Motion detection and correction in functional MR imaging

Abstract: Subject motion present during the time course of functional activation studies is a pervasive problem in mapping the spatial and temporal characteristics of brain activity. In functional MRI (fMRI) studies, the observed signal changes are small. Therefore, it is crucial to reduce the effect of subject motion during the acquisition of image data in order to differentiate true brain activation from artifactual signal changes due to subject motion. We have adapted a technique for automatic motion detection and correction which is based on the ratio-variance minimization algorithm to the fMRI subject motion problem.

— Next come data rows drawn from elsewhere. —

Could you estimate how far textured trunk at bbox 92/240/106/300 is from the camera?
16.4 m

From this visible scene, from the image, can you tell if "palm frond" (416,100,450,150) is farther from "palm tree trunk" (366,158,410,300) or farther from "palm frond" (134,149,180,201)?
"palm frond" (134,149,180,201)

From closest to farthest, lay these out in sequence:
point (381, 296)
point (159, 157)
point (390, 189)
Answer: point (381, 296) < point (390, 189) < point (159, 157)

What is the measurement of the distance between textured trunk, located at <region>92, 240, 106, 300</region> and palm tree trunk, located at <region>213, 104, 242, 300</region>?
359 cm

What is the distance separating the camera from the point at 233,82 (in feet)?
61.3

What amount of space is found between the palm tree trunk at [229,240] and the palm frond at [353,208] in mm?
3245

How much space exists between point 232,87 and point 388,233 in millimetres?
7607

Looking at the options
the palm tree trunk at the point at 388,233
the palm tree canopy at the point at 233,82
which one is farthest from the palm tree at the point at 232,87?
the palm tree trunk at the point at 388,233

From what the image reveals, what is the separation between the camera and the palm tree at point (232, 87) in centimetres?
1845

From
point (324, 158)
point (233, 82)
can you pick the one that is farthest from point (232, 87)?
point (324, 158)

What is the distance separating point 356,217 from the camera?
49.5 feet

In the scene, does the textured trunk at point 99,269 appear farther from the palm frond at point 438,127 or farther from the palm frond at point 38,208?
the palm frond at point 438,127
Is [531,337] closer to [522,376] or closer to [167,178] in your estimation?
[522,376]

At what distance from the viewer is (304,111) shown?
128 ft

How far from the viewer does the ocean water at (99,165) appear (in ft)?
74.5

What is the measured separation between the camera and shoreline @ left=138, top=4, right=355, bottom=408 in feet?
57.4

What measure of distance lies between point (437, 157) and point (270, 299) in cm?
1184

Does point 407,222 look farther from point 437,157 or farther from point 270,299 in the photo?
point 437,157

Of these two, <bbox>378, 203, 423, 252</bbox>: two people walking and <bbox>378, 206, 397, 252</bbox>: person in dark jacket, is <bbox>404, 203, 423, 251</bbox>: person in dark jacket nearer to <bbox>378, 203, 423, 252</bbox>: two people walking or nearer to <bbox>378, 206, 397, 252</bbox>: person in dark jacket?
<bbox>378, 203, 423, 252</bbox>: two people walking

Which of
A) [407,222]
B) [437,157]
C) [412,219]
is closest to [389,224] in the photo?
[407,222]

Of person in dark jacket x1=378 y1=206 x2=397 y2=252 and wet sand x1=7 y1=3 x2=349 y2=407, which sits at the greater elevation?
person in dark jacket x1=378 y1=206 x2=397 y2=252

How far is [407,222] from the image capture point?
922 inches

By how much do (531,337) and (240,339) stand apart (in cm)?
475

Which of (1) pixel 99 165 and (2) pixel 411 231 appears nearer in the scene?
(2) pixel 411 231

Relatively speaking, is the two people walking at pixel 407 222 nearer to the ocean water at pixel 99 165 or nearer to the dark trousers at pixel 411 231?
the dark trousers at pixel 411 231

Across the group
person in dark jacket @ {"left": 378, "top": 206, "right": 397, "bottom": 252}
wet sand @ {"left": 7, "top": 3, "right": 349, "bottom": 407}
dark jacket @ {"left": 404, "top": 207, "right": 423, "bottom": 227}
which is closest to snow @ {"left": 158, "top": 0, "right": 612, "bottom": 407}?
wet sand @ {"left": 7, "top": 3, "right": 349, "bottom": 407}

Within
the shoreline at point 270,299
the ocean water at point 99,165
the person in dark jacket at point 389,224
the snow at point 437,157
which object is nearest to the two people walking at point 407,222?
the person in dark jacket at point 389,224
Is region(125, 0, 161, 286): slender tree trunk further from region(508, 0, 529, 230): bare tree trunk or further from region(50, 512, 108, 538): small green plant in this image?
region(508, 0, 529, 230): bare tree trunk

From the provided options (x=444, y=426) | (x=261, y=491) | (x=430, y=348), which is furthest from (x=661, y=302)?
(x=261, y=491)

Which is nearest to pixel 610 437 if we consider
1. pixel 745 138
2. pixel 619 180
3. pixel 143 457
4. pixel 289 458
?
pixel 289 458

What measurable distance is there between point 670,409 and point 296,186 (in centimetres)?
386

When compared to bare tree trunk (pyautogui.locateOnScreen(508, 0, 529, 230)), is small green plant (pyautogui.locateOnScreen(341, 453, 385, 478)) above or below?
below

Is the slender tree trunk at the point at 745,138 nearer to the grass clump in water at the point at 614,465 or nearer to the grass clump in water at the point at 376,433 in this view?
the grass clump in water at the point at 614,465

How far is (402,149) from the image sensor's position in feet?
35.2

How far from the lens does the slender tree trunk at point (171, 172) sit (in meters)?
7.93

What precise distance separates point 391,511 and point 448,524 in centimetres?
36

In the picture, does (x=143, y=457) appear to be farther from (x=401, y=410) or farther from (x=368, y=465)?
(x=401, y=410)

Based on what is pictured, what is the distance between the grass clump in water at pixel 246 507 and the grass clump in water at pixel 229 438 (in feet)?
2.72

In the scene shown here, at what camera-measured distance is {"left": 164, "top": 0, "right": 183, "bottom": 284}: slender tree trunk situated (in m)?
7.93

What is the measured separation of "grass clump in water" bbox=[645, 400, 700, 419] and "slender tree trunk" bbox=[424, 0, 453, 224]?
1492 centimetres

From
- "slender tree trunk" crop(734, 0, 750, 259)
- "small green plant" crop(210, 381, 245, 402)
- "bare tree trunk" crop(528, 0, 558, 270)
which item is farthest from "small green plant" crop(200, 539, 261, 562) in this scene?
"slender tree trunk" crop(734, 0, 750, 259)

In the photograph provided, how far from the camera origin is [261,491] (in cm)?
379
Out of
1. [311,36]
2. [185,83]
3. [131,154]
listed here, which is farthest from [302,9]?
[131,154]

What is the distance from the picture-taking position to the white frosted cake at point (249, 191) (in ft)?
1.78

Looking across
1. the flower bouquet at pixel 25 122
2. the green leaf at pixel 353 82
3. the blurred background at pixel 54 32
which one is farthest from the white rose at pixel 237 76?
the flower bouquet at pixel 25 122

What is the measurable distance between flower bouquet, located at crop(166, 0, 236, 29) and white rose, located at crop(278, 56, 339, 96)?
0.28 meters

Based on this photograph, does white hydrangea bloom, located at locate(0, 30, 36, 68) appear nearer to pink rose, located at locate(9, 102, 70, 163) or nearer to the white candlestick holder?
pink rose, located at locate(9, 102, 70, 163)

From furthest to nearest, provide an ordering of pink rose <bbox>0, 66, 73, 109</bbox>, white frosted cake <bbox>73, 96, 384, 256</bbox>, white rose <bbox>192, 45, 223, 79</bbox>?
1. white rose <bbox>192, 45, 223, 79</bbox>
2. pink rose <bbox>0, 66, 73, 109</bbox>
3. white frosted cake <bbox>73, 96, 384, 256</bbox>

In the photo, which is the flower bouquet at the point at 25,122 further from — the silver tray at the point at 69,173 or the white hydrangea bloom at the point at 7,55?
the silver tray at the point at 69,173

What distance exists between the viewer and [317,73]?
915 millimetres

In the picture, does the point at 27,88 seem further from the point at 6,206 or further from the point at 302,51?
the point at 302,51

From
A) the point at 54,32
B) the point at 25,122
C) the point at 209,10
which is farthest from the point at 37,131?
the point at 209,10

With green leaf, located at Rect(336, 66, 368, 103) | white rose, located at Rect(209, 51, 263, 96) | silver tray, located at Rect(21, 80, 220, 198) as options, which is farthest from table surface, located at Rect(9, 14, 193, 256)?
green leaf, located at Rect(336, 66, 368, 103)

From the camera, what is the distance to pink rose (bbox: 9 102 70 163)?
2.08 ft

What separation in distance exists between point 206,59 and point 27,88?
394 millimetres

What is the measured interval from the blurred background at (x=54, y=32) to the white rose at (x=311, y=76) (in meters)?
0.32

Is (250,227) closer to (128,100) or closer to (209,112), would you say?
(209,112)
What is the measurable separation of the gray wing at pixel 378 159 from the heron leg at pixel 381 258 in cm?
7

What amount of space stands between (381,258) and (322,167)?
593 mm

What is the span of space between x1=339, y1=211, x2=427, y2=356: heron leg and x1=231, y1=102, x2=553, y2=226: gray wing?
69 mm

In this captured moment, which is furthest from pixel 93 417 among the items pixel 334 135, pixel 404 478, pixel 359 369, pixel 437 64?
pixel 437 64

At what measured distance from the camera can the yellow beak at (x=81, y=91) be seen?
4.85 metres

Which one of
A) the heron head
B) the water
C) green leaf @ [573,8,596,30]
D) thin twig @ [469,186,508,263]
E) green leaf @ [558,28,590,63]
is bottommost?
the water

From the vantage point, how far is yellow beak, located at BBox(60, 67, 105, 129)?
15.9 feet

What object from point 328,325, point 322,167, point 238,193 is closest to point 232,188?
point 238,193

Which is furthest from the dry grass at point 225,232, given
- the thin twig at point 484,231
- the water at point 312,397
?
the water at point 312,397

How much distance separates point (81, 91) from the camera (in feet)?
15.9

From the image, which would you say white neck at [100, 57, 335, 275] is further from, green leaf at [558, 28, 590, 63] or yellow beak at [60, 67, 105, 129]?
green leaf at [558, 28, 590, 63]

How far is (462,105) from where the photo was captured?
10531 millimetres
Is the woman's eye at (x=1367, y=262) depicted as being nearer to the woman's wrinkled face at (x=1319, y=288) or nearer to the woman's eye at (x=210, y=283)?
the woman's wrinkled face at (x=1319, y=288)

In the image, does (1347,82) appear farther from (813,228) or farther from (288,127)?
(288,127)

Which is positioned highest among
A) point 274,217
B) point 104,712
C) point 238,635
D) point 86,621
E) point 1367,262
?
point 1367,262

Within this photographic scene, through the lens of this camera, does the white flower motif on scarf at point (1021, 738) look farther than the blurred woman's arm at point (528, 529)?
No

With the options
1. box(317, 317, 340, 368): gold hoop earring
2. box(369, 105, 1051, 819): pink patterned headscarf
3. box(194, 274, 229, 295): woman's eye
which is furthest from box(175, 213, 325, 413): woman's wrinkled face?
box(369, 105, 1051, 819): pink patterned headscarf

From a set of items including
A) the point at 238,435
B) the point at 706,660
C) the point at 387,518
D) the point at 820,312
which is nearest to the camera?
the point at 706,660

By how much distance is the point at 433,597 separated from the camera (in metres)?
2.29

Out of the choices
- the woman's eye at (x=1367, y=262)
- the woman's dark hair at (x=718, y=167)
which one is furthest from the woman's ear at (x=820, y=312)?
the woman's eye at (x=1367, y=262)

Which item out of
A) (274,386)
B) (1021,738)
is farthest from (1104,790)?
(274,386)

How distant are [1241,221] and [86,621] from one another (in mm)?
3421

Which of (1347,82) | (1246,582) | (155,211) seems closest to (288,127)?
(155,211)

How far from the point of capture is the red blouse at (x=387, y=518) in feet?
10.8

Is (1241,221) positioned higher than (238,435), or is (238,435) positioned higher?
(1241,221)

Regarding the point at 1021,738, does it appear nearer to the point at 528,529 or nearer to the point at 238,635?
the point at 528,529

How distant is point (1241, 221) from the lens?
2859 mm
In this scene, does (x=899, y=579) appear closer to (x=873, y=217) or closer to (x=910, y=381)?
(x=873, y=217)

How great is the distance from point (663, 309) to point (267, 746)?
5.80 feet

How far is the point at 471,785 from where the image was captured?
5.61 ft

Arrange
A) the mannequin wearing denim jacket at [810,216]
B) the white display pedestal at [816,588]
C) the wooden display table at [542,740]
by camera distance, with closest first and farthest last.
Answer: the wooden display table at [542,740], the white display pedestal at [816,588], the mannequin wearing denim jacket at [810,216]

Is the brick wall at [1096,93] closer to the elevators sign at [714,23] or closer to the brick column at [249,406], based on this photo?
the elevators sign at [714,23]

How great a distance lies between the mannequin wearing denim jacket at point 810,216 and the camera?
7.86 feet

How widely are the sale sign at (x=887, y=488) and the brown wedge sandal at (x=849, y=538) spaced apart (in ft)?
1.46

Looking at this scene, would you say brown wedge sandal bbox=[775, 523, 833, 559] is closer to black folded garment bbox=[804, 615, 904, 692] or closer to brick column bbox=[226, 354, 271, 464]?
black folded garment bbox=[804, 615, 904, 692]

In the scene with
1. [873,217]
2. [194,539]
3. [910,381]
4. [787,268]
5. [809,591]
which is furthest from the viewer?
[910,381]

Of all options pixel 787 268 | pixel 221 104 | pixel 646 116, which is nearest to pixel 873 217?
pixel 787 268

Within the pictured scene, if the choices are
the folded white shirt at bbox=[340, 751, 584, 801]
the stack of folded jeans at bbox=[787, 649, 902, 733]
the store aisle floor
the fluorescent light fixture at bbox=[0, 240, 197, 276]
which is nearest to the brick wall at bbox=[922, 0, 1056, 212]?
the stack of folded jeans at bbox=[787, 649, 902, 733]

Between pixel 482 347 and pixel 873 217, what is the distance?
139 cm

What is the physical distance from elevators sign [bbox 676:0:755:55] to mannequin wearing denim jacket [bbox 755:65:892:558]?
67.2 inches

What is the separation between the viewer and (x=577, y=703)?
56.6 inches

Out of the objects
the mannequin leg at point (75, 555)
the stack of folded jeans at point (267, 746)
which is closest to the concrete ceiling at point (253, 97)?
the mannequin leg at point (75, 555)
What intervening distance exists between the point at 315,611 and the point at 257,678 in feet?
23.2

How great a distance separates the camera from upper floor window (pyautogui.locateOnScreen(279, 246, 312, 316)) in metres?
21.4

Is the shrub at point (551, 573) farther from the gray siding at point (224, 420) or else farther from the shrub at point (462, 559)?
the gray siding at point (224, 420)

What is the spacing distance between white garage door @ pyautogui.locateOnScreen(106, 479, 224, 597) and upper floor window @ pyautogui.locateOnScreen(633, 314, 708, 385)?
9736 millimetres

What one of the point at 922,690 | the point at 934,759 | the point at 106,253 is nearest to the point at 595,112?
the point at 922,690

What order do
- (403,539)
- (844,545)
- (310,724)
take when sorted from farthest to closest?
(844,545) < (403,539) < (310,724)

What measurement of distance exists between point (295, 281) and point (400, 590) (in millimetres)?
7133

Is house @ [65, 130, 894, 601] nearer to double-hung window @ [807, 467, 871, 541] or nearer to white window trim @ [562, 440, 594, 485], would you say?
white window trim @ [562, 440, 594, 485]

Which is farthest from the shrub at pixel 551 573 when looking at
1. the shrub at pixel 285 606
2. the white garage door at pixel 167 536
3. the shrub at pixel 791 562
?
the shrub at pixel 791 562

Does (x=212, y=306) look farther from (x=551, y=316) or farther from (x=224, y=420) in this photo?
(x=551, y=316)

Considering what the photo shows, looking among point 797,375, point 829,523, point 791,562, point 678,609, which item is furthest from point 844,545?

This method was used for retrospective correction of subject motion in the acquired data and resulted in improved functional maps. In this paper we have designed and applied a series of tests to evaluate the performance of this technique which span the classes of image characteristics common to fMRI. These areas include tests of the accuracy and range of motion as well as measurement of the effect of image signal to noise ratio, focal activation, image resolution, and image coverage on the motion detection system. Also, we have evaluated the amount of residual motion remaining after motion correction, and the ability of this technique to reduce the motion-induced artifacts and restore regions of activation lost due to subject motion. In summary, this method performed well in the range of image characteristics common for fMRI experiments, reducing motion to under 0.5 mm, and removed significant motion-induced artifacts while restoring true regions of activation. Motion correction is expected to become a routine requirement in the analysis of fMRI experiments. © 1995 Wiley-Liss, Inc.